Theorem. For any point $x$ of a metric space $(X,d)$ the set $R_x:=\{r>0:cl(B(x,r))\ne \bar B(x,r)\}$ has cardinality $|R_x|\le w(X)$, where $w(X)$ stands for the weight of the topology of the metric space $(X,d)$.

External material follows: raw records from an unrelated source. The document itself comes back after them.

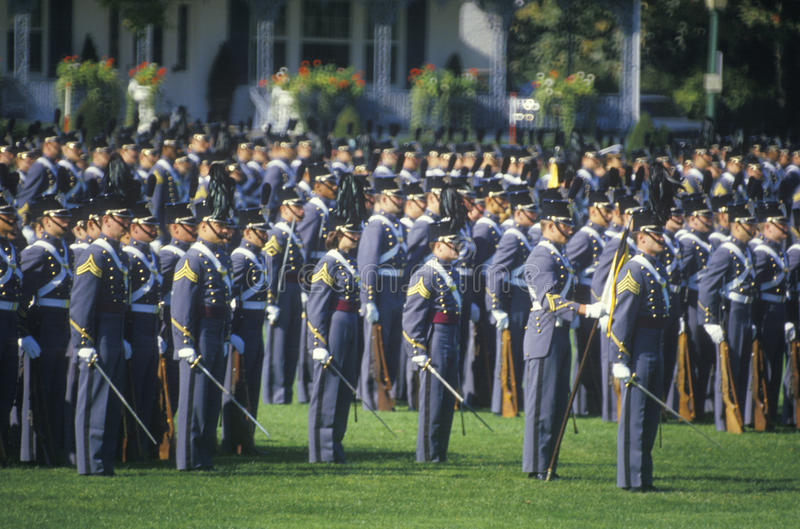 Kadetter i bildande, West Point militärhögskola, West Point, New York royaltyfri bild
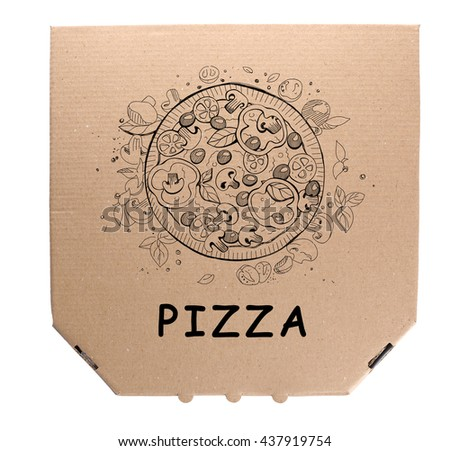 Cardboard pizza box isolated on white background, top view - stock photo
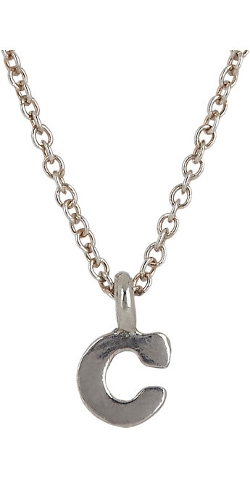 Sonya Renee Jewelry  - Silver Initial C Pendant Necklace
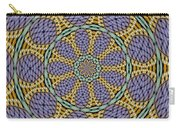 Kaleidoscope 6 Carry-all Pouch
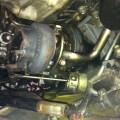 Nissan 300 ZX TT: Standgebläse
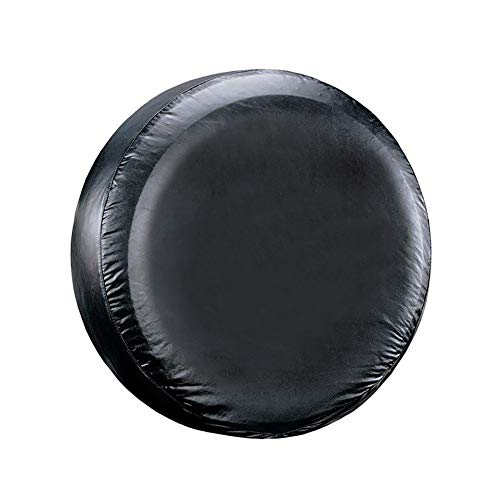 Shentesel 28inch Car Spare Tire Cover Vehicle SUV Tyre Protector Storage Bag Wheel Case - Black
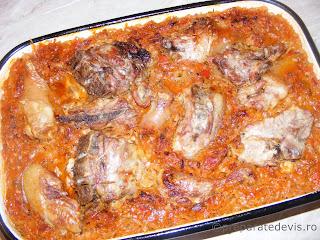 Varza cu carne de porc retete culinare,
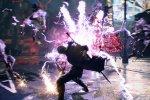Devil May Cry 5, il trailer di V per tutti - Notizia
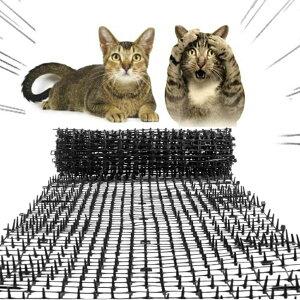 猫よけ 害獣よけ とげマット 鳥よけ シート スパイク 猫マット ベランダ 玄関 ハト避け 猫 糞害対策 侵入防止 予防 害獣 畑 バード 長さカット 可能 防鳥 カラス対策 からすよけ 家庭菜園 農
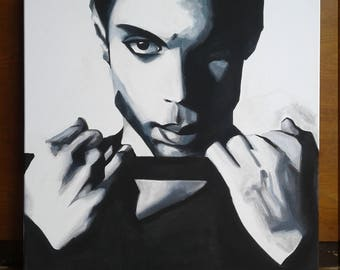 Prince (Musician) Original Portrait Purple Rain Legend Black and White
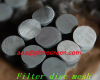 316L Stainless steel wire mesh filter discs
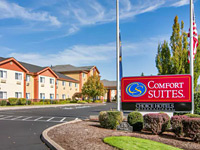Comfort Suites Salem Airport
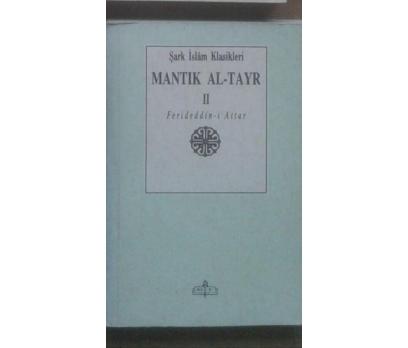 MANTIK AL -  TAYR 2 FERİDÜDDİN-İ ATTAR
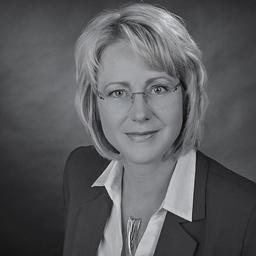Antonia Schröder's profile picture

Proof. Fix a base $\mathcal W$ of the topology of the space $X$ of cardinality $|\mathcal W|=w(X)$. For every $r\in R_x$ choose a point $x_r\in\bar B(x,r)\setminus cl(B(x,r))$ and find a basic neighborhood $W_r\in\mathcal W$ of $x_r$, which is disjoint with the open ball $B(x,r)$. Assuming that $|R_x|>w(X)=|\mathcal W|$, we can find two distinct real numbers $r<\rho$ in $R_x$ such that $W_r=W_\rho$. Then $x_r\in W_r=W_\rho$ and $x_r\in \bar B(x,r)\subset B(x,\rho)$. So, $x_r\in W_\rho\cap B(x,\rho)=\emptyset$, which is a desired contradiction showing that $|R_x|\le w(X)$.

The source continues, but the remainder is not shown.